(Rows of spatial question data)
○ ○ ○ ○ ○ ○ ○
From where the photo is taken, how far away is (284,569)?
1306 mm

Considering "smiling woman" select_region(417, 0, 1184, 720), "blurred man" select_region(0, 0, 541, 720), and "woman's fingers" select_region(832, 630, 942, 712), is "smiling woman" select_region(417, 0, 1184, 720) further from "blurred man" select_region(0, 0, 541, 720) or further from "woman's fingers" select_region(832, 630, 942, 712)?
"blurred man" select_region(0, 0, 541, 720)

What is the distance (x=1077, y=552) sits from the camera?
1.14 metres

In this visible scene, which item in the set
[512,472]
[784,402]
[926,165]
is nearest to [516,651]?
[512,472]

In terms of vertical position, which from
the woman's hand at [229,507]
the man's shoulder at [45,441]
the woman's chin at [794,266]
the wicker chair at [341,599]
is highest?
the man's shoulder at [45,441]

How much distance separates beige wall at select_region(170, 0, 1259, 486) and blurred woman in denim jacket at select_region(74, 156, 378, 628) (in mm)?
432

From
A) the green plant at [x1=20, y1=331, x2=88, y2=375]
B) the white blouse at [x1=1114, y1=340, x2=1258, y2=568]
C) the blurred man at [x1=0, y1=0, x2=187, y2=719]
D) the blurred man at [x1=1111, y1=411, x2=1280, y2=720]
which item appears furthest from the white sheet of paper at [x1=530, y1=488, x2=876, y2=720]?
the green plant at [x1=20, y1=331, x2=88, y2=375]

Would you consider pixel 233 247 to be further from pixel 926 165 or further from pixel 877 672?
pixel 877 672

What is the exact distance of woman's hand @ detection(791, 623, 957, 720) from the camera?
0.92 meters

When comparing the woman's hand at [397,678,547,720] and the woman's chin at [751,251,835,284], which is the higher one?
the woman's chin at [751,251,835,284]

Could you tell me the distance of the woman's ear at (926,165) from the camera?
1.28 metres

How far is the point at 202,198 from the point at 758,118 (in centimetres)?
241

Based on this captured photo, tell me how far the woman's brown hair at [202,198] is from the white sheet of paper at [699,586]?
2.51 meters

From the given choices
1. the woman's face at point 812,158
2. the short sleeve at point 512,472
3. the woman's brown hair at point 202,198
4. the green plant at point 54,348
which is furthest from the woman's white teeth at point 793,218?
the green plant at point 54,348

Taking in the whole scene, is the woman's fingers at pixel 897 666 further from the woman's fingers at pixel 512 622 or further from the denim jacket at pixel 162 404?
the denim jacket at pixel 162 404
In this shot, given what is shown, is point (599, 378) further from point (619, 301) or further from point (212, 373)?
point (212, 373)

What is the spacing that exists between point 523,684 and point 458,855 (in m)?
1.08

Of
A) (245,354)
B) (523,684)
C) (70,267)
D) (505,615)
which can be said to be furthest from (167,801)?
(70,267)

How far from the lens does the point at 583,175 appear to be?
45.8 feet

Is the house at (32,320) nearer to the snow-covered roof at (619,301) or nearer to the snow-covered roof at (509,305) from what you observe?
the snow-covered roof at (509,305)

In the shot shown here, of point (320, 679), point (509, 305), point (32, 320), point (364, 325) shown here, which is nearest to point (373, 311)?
○ ○ ○ ○ ○ ○ ○
### [WHAT TO WORK ON]
Please rewrite the material above, changing "wicker chair" to "rattan chair" and leaving everything else untouched.

### [RESPONSE FOR THIS EXERCISE]
From where the photo is taken, how far away is (284,569)?
1306 mm

Considering "smiling woman" select_region(417, 0, 1184, 720), "blurred man" select_region(0, 0, 541, 720), and "woman's fingers" select_region(832, 630, 942, 712), is "smiling woman" select_region(417, 0, 1184, 720) further from "blurred man" select_region(0, 0, 541, 720) or further from "woman's fingers" select_region(832, 630, 942, 712)?
"blurred man" select_region(0, 0, 541, 720)

What is the distance (x=1077, y=552) sits from the camera?
1.14 metres

In this visible scene, which item in the set
[512,472]
[784,402]
[926,165]
is nearest to [516,651]?
[512,472]

In terms of vertical position, which from
the woman's hand at [229,507]
the man's shoulder at [45,441]
the woman's chin at [794,266]
the rattan chair at [341,599]
is highest?
the man's shoulder at [45,441]

How much distance separates beige wall at select_region(170, 0, 1259, 486) and blurred woman in denim jacket at select_region(74, 156, 378, 628) (in mm)?
432

From
A) the green plant at [x1=20, y1=331, x2=88, y2=375]
B) the white blouse at [x1=1114, y1=340, x2=1258, y2=568]
C) the blurred man at [x1=0, y1=0, x2=187, y2=719]
D) the blurred man at [x1=1111, y1=411, x2=1280, y2=720]
which item appears furthest from the white sheet of paper at [x1=530, y1=488, x2=876, y2=720]?
the green plant at [x1=20, y1=331, x2=88, y2=375]

Would you consider pixel 233 247 to be further from pixel 926 165 or further from pixel 877 672?
pixel 877 672

What is the exact distance of woman's hand @ detection(791, 623, 957, 720) from the camera?
0.92 meters

When comparing the woman's hand at [397,678,547,720] and the woman's chin at [751,251,835,284], which is the higher one?
the woman's chin at [751,251,835,284]

Could you tell me the distance of the woman's ear at (926,165) from the camera?
1.28 metres

How far is the point at 202,198 from the point at 758,118 (in centimetres)?
241

Based on this captured photo, tell me how far the woman's brown hair at [202,198] is from the white sheet of paper at [699,586]?
2.51 meters

From the given choices
1. the woman's face at point 812,158
2. the short sleeve at point 512,472
3. the woman's brown hair at point 202,198
4. the green plant at point 54,348
which is furthest from the woman's white teeth at point 793,218?
the green plant at point 54,348

Taking in the whole scene, is the woman's fingers at pixel 897 666 further from the woman's fingers at pixel 512 622 or further from the denim jacket at pixel 162 404?
the denim jacket at pixel 162 404
In this shot, given what is shown, is point (599, 378) further from point (619, 301) or further from point (212, 373)?
point (212, 373)

What is the spacing that exists between point 523,684 and point 458,855 (in m)?
1.08

Of
A) (245,354)
B) (523,684)
C) (70,267)
D) (505,615)
which can be said to be furthest from (167,801)?
(70,267)

How far from the lens does the point at 583,175 appear to be?
45.8 feet

Is the house at (32,320) nearer to the snow-covered roof at (619,301) or nearer to the snow-covered roof at (509,305) from what you observe?
the snow-covered roof at (509,305)

In the shot shown here, of point (320, 679), point (509, 305), point (32, 320), point (364, 325) shown here, which is nearest to point (373, 311)?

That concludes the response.